I have no idea how it went there, but it shouldn't have :(
@lmazuel this package is used for testing purposes with our release pipeline. @weshaggard and I are thinking we'd want to keep it there so we can continue testing with it when we're trying new things with releases. Is there a way to hide it or something instead of deleting it?
@scbedd, are we off on this? It seems like we'd want it around to test with.
It really does help to have a test all the way to publish (versus checking that the appropriate wheels are _present_ and then exiting early).
I am perfectly ok with yanking all the available versions of it.
It's publicly available to customers, clearly creates confusing since the Readme are not saying anything about the intent of the package. But I do understand the value to test it, there was a PyPI test server at some point:
https://packaging.python.org/guides/using-testpypi/
If you want a package to test, I would do a azure-test or something with explicit readme that says it's not for any usage and was for test purposes. Or better use testpypi.

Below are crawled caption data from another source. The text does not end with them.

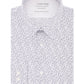 Camisa Calvin Klein Masculina Extreme Slim Fit Estampada com Botões Branca Tamanho M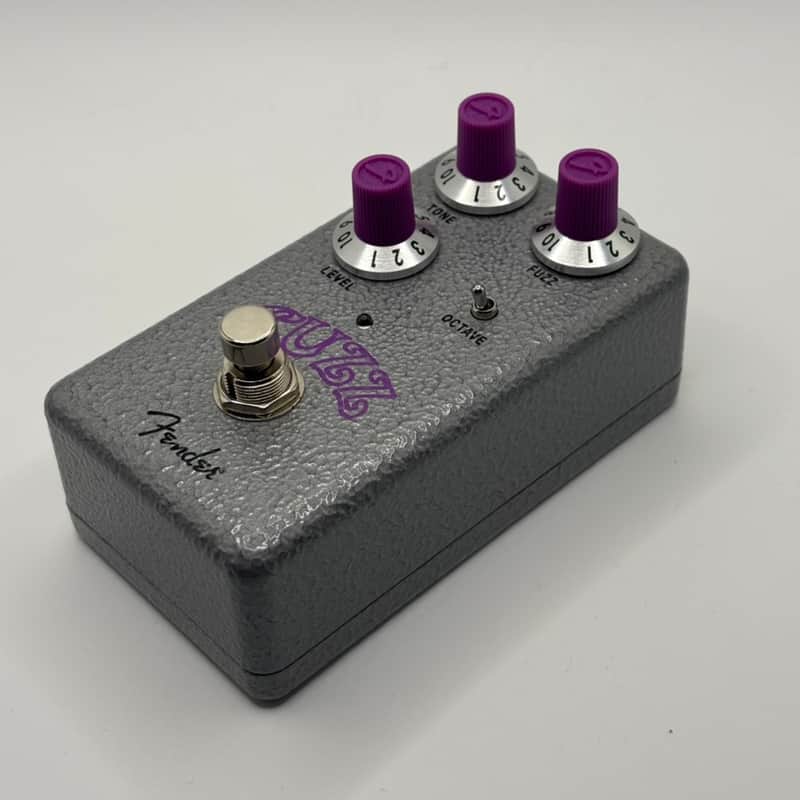 Fender Hammertone Fuzz 2022 - Present - Hammered Metal image 1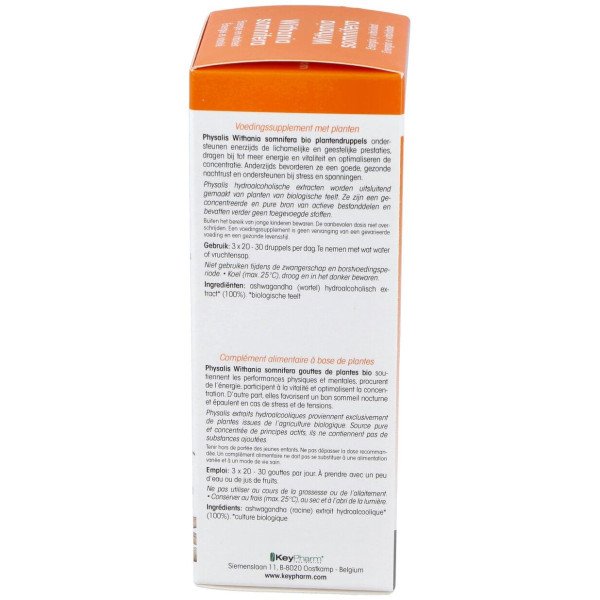 Physalis Ashwadandha Extracto 100Ml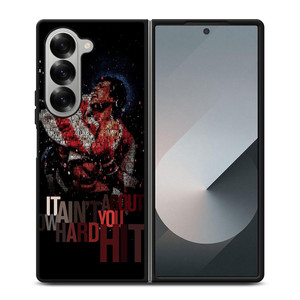 ROCKY BALBOA QUOTE Samsung Galaxy Z Fold 6 Case Cover ROCKY BALBOA QUOTE Samsung Galaxy Z Fold 6 Case Cover
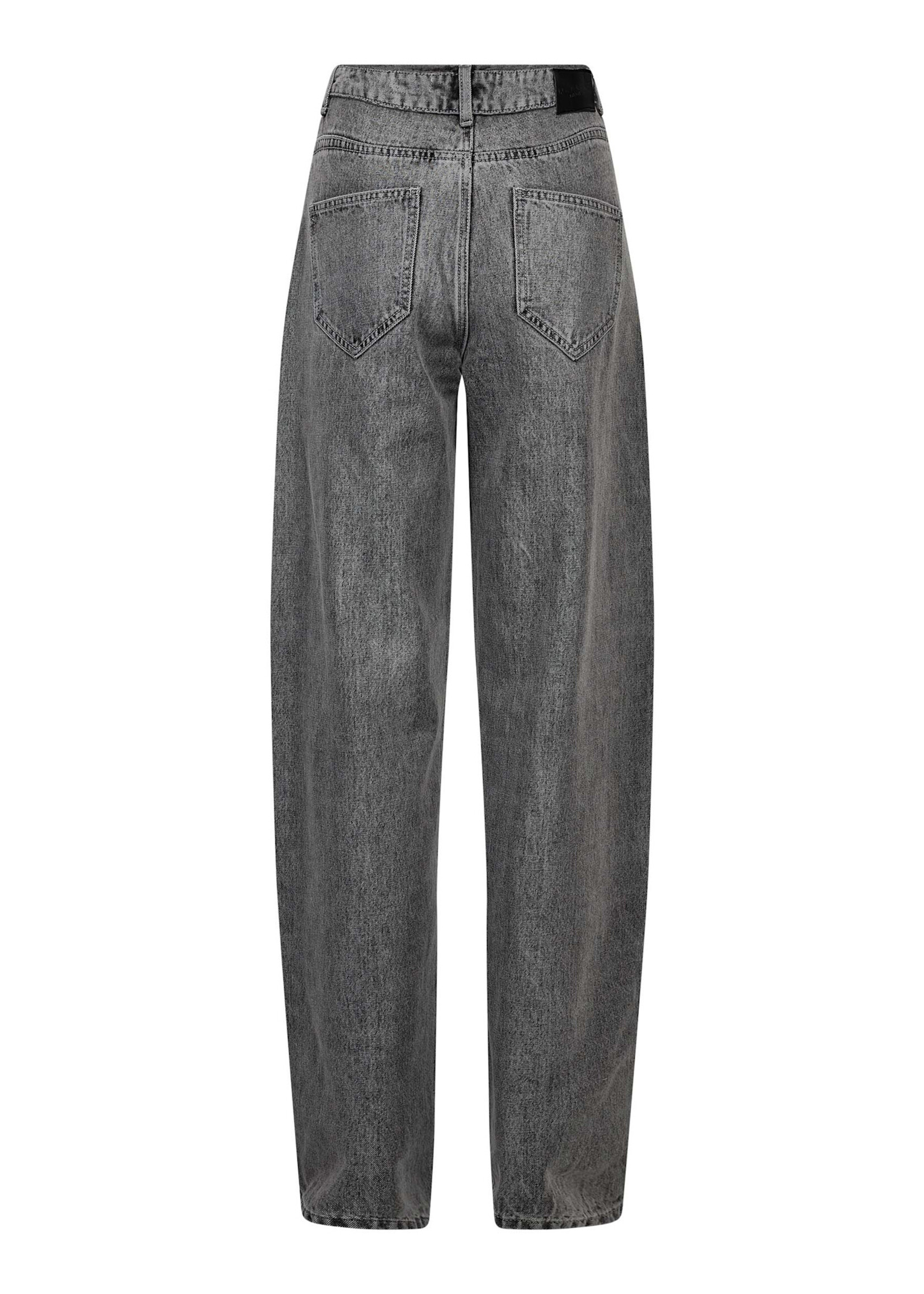 Haute L'Amitié Flip Barrel Grey Tall Jeans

I agree we could probably add a note in the readme to make it clear but we have this azure-template package for all the languages which is used as a starting point for new libraries and we also use it for testing E2E to our package managers, while testpypi is helpful in some cases we still like to have something to test exactly how we plan to release.
@lmazuel what about just hiding it on pypi?
@weshaggard I don't think you can hide it. You can delete it probably after each release though and recreate it each time. Yanking the releases is not enough, since the project page will still be there.
I would still investigate testpypi, it's really designed to be the same thing, with just a url difference and that's it.
Or again, if you do a "azure-test-release" you control the Readme (releasing the template is actually not necessary, what you want is testing that you can release "something" right? Could you another package).
With a combination of all that we should be able to have something that makes all of us happy :)
Yeah I couldn't figure out how to hide the package but pypi, unlike other package managers, does allow you to delete a package. So I suggest we simply delete the package now and anytime after we finish our testing. We should also be able update the readme with some text telling folks this is just a test package for the time it does show up on pypi.
While we could use another package for publishing we would still want to use a test package of some sort and it would have the same problems that we wouldn't want folks to be confused by it so I'm not sure that is a great option either. And as for testpypi it would enable some level of testing but it would never allow us to verify that our packages show up on pypi correctly or that our credentials and such are correct for pypi. In general we would like to have our testing use an unmodified pipeline so we can truly verify that things work E2E.
@weshaggard if you manually delete it each time that's fine to me ;)
That seems doable as we don't test this all the way to pypi often. @praveenkuttappan @scbedd can you guys delete the template package from pypi after you are done testing its publishing?
@weshaggard Yep. 100%. I'll close this item after we execute on this.
@scbedd I see you yanked the releases, I think we were discussing to entirely remove the project altogether from PyPI.